Und wie funktioniert das Schreiben? Gut, sagt Böttger. Und grinst. „Ich will kein Buch schreiben, das ich nicht lesen wollen würde.“ Das bedeutet: Ist eine Geschichte einmal da, kann man nur hoffen, dass irgendwann ein Roman draus wird. „Ich bin meiner Geschichte immer nur drei oder vier Seiten voraus. Sonst kann ich die Spannung nicht aufrechterhalten.“

Dann reden wir über Gott und die Welt und über Beziehungen und vieles andere. Böttger hat nicht die Absicht, Bücher seiner (oder sonst einer) Generation zu schreiben. Nicht „aus dem Leben gegriffen“ pädagogisch. Er nimmt seine jungen Figuren ernst, ist recht nah dran. Vielleicht kommen die Texte darum so unaufdringlich daher. Sie handeln schlicht davon, wie alles so läuft, im Leben. Den Reaktionen auf „Der verschlossene Wald“ habe er entnommen, dass Erwachsene und Jugendliche das Buch gleichermaßen lesen, als wär's für sie geschrieben. Was nicht die geringste Leistung ist.

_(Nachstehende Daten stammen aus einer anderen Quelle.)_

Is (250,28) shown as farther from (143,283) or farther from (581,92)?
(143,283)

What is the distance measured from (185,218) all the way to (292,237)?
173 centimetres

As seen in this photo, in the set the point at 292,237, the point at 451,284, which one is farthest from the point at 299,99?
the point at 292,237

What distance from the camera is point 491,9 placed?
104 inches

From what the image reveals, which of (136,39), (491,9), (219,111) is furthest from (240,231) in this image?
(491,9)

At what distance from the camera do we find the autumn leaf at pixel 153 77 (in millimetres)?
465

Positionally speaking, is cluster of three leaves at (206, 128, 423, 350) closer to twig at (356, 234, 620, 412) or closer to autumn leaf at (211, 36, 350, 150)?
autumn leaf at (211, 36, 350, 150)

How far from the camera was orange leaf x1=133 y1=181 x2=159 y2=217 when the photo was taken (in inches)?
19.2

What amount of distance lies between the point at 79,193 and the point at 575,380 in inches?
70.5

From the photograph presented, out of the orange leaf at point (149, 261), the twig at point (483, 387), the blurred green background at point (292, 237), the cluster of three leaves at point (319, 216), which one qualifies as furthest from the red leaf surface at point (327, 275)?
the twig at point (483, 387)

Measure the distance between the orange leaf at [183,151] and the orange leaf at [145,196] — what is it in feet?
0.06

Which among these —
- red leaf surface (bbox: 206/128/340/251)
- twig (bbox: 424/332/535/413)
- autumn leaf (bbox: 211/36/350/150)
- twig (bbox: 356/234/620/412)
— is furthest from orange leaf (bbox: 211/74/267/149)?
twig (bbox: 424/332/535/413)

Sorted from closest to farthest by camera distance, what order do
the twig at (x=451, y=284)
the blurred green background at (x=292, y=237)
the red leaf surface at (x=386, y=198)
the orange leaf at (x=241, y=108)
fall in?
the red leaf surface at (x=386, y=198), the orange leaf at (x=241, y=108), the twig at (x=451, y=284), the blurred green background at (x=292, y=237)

Schon was Neues in Arbeit? „Im letzten Jahr war ich in Amerika, unter anderem bei den Cree. Das fließt schon mit ein. Aber fertig ist es noch lange nicht.“ Wir bestellen ein letztes Bier. Ich muss dann los. Man sieht sich. Tim Schomacker

Colin Böttger liest am Donnerstag, 27. April, um 20 Uhr in der Villa Ichon aus „Treibstoff“ (Atlantik Verlag, 2000)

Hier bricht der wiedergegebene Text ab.